Dell'amore pervla natività Pier Giorgio Poeta ne parla in un'intervista con Jacopo Rinaldini
Pier Giorgio Poeta è un politico di lunga data. Per anni è stato una delle due anime di Rifondazione comunista. Personalmente l’ho sempre apprezzato per come intendeva e faceva politica. Adesso continua ad impegnarsi nel mondo della sinistra. Però, oltre alla politica, ha un’altra grande passione: i presepi. Di questa attività ne ha parlato in un’intervista concessa a Jacopo Rinaldini, suo delfino nel mondo della politica.
CESENA – Pier Giorgio Poeta è mio amico, oltreché un compagno. Non ho mai nascosto la stima che provo nei suoi confronti. C’è una passione, che porta avanti con costanza e competenza, la quale mi incuriosisce. Non è unicamente una passione, un passatempo che allieta le giornate, bensì si tratta di una forma d’arte. Il mezzo con cui esprime il talento che possiede e dà concretezza alla sua fantasia. Non dipinge su tela. Dipinge polistirolo. Non scolpisce il marmo. Scolpisce coppi vetusti crepati dal sole di cent’anni. E’ un presepista, un virtuoso della rappresentazione iconografica della Natività.
E’ seduto accanto a me, sorridente. Mi sta mostrando le sue ultime, bellissime, creazioni.

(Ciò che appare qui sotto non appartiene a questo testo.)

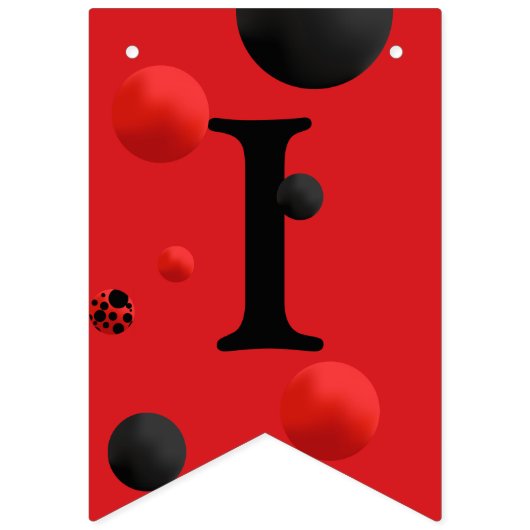 Cute Lady Bug-Birthday-Baby shower-Theme party Vlaggetjes (Derde vlag)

Case, casolari, “ruderi”, carretti finemente riprodotti. Quei mattoni, quei portici, quella frutta appesa, quella carne in fase di essicazione sembrano veri. In parte lo sono, poiché gli stessi sono creati con materiale di recupero: calcinacci, coppi, ferri vecchi, legno proveniente da chissà quale infisso.
Inizio col domandargli da quanto tempo pratichi l’arte presepistica.
“A livello amatoriale, da sempre; come professionista da alcuni anni – risponde -. E’ una parte di me che intendo mantenere viva, un frammento d’infanzia a cui non voglio rinunciare. Si tratta di una rappresentazione statica di un evento che ha un valore travolgente per chi è credente”. Forse, aggiungo io, anche per coloro i quali non lo sono. Quel bambino è tutti noi. Non ha nazionalità, non è “patrimonio” o “vanto” di questo o quel Paese.
“Cerco di tradurre in realtà l’idea nata dall’estro, dall’ispirazione. E’ l’energia che si cela dietro l’aspetto artistico, che fa sì che io continui a realizzare presepi. Una forza, la quale non è un mero esercizio fine a se stesso, non si tratta di ostentare nulla;
il mio intento è quello di suscitare emozioni in chi osserva le mie opere, a prescindere dal credo”. Da come parla, dal tono, si capisce che ama profondamente quello che fa e ne va orgoglioso.
“Ho provato una indescrivibile sensazione di contentezza la prima volta che mi hanno domandato di esporre un presepe fatto da me. Una delle mie esposizioni più importanti è quella de ‘Longiano dei Presepi’: rammento che per una edizione misi in essere, in otto mesi di lavoro, un presepe di quindici metri quadri, il quale è tuttora esposto nelle grotte di palazzo S. Girolamo. Ogni anno, viene modificato e ampliato”.
C’è dell’altro. Il nostro breve incontro sta volgendo al termine, eppure ha un’ultima cosa da dirmi prima di congedarmi: “Vedi, sono i messaggi che danno valore all’opera. Ce n’è uno in particolare che è come se non venisse colto dai più, ormai: quello dell’accoglienza. Ultimamente, ci si limita ad osservare, ma non si va in profondità. La Natività è, sopra ogni cosa, un’immagine che richiama l’ ‘accogliere’, il non voltare le spalle”.
Sì, Pier, hai ragione. Natività significa “esserci” per l’altro, sostanzialmente. Esserci cristianamente (per chi lo è) o umanamente.